Logistics doesn’t absorb cost increases neatly. With tight margins and contracts that often pass changes through via rate cards and surcharges, pressure in fuel, warehousing and compliance can feed through quickly into the cost of moving and storing goods, and ultimately into price.

Logistics doesn’t carry cost neatly: it transmits it,” said Kirsty Turner, Strategic Head of Apprenticeships and Development at Seetec. “When costs rise in fuel, warehousing and compliance, friction becomes inflation fast. The sustainable route out is productivity: stronger supervision, stronger planning, and clear progression pathways that reduce churn and agency dependency.

The Budget 2025 changes logistics businesses are watching

Budget 2025 includes several measures that, taken together, increase cost pressure across transport and warehousing:

Two workers in reflective vests are reading and discussing documents together in front of a large red and silver truck.
  • Fuel duty: the 5p per litre cut continues until August 2026, followed by phased increases later in 2026 and into 2027.

• [Supplied information]

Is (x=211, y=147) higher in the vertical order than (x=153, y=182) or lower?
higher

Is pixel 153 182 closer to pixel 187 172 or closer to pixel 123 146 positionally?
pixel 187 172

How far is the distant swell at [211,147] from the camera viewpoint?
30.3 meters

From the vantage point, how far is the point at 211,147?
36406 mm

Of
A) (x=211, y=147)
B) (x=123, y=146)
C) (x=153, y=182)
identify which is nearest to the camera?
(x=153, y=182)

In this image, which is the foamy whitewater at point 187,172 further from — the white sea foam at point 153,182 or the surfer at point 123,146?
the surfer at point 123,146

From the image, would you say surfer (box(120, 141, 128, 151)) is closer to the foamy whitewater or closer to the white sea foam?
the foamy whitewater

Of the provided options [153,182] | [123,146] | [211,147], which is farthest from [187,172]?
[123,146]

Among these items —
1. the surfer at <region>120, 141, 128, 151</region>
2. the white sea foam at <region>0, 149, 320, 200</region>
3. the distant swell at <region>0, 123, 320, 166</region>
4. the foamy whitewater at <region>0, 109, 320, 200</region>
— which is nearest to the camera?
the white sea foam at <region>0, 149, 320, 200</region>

--

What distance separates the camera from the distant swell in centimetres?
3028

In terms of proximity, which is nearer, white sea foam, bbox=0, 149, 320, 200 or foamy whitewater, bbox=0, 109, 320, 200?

...

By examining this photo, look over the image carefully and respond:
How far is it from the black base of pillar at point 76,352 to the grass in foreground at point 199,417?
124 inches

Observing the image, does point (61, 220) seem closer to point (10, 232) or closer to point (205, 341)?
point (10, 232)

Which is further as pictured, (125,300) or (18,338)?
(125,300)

• [Written instruction] Revise a passage of the logistics text: begin at the words "The Budget 2025" and stop after "and silver truck.", changing "reflective vests" to "high-visibility jackets". The rows have no role here.

• [The result]
The Budget 2025 changes logistics businesses are watching

Budget 2025 includes several measures that, taken together, increase cost pressure across transport and warehousing:

Two workers in high-visibility jackets are reading and discussing documents together in front of a large red and silver truck.